> [Problem description]:
Character for character, write out the data below.

□ □ □ □ □

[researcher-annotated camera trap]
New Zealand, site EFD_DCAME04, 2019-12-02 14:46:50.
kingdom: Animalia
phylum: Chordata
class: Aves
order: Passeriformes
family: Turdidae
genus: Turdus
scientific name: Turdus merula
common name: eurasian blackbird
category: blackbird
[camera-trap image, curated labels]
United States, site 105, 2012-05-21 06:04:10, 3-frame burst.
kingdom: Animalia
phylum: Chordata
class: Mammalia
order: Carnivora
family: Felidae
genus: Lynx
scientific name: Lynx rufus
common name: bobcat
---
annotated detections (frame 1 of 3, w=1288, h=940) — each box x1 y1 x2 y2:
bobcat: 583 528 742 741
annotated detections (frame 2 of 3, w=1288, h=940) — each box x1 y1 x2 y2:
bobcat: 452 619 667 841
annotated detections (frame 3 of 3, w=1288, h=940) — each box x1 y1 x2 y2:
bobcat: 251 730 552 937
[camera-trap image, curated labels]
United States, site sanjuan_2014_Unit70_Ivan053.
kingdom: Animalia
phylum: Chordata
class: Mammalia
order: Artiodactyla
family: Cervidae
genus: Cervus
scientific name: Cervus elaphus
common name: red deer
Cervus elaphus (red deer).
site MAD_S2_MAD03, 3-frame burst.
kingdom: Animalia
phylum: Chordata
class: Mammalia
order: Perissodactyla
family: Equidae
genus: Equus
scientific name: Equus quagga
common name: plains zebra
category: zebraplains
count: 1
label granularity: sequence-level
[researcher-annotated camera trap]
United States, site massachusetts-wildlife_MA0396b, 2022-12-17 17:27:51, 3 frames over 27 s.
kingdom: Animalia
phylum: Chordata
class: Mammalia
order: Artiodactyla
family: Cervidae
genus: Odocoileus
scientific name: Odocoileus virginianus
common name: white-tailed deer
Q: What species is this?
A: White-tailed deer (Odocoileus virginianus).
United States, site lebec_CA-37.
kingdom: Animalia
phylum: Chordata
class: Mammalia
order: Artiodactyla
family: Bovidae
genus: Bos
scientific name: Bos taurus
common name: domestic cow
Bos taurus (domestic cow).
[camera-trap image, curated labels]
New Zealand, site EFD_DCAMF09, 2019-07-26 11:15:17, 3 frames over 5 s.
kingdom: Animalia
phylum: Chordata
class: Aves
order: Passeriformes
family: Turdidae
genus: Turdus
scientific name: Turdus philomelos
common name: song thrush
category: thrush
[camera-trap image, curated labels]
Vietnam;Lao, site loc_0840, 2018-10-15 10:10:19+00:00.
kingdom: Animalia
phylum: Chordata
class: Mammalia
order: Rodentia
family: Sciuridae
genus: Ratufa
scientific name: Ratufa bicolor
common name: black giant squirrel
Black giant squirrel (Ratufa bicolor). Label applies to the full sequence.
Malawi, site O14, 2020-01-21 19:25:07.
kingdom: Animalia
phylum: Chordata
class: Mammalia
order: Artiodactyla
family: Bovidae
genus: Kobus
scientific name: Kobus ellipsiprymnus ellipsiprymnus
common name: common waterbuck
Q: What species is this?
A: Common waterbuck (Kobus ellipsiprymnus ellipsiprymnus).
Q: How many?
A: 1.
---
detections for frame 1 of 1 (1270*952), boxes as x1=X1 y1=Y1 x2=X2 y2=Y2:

□ □ □ □ □

> [Solution to the problem]:
[researcher-annotated camera trap]
New Zealand, site EFD_DCAME04, 2019-12-02 14:46:50.
kingdom: Animalia
phylum: Chordata
class: Aves
order: Passeriformes
family: Turdidae
genus: Turdus
scientific name: Turdus merula
common name: eurasian blackbird
category: blackbird
[camera-trap image, curated labels]
United States, site 105, 2012-05-21 06:04:10, 3-frame burst.
kingdom: Animalia
phylum: Chordata
class: Mammalia
order: Carnivora
family: Felidae
genus: Lynx
scientific name: Lynx rufus
common name: bobcat
---
annotated detections (frame 1 of 3, w=1288, h=940) — each box x1 y1 x2 y2:
bobcat: 583 528 742 741
annotated detections (frame 2 of 3, w=1288, h=940) — each box x1 y1 x2 y2:
bobcat: 452 619 667 841
annotated detections (frame 3 of 3, w=1288, h=940) — each box x1 y1 x2 y2:
bobcat: 251 730 552 937
[camera-trap image, curated labels]
United States, site sanjuan_2014_Unit70_Ivan053.
kingdom: Animalia
phylum: Chordata
class: Mammalia
order: Artiodactyla
family: Cervidae
genus: Cervus
scientific name: Cervus elaphus
common name: red deer
Cervus elaphus (red deer).
site MAD_S2_MAD03, 3-frame burst.
kingdom: Animalia
phylum: Chordata
class: Mammalia
order: Perissodactyla
family: Equidae
genus: Equus
scientific name: Equus quagga
common name: plains zebra
category: zebraplains
count: 1
label granularity: sequence-level
[researcher-annotated camera trap]
United States, site massachusetts-wildlife_MA0396b, 2022-12-17 17:27:51, 3 frames over 27 s.
kingdom: Animalia
phylum: Chordata
class: Mammalia
order: Artiodactyla
family: Cervidae
genus: Odocoileus
scientific name: Odocoileus virginianus
common name: white-tailed deer
Q: What species is this?
A: White-tailed deer (Odocoileus virginianus).
United States, site lebec_CA-37.
kingdom: Animalia
phylum: Chordata
class: Mammalia
order: Artiodactyla
family: Bovidae
genus: Bos
scientific name: Bos taurus
common name: domestic cow
Bos taurus (domestic cow).
[camera-trap image, curated labels]
New Zealand, site EFD_DCAMF09, 2019-07-26 11:15:17, 3 frames over 5 s.
kingdom: Animalia
phylum: Chordata
class: Aves
order: Passeriformes
family: Turdidae
genus: Turdus
scientific name: Turdus philomelos
common name: song thrush
category: thrush
[camera-trap image, curated labels]
Vietnam;Lao, site loc_0840, 2018-10-15 10:10:19+00:00.
kingdom: Animalia
phylum: Chordata
class: Mammalia
order: Rodentia
family: Sciuridae
genus: Ratufa
scientific name: Ratufa bicolor
common name: black giant squirrel
Black giant squirrel (Ratufa bicolor). Label applies to the full sequence.
Malawi, site O14, 2020-01-21 19:25:07.
kingdom: Animalia
phylum: Chordata
class: Mammalia
order: Artiodactyla
family: Bovidae
genus: Kobus
scientific name: Kobus ellipsiprymnus ellipsiprymnus
common name: common waterbuck
Q: What species is this?
A: Common waterbuck (Kobus ellipsiprymnus ellipsiprymnus).
Q: How many?
A: 1.
---
detections for frame 1 of 1 (1270*952), boxes as x1=X1 y1=Y1 x2=X2 y2=Y2:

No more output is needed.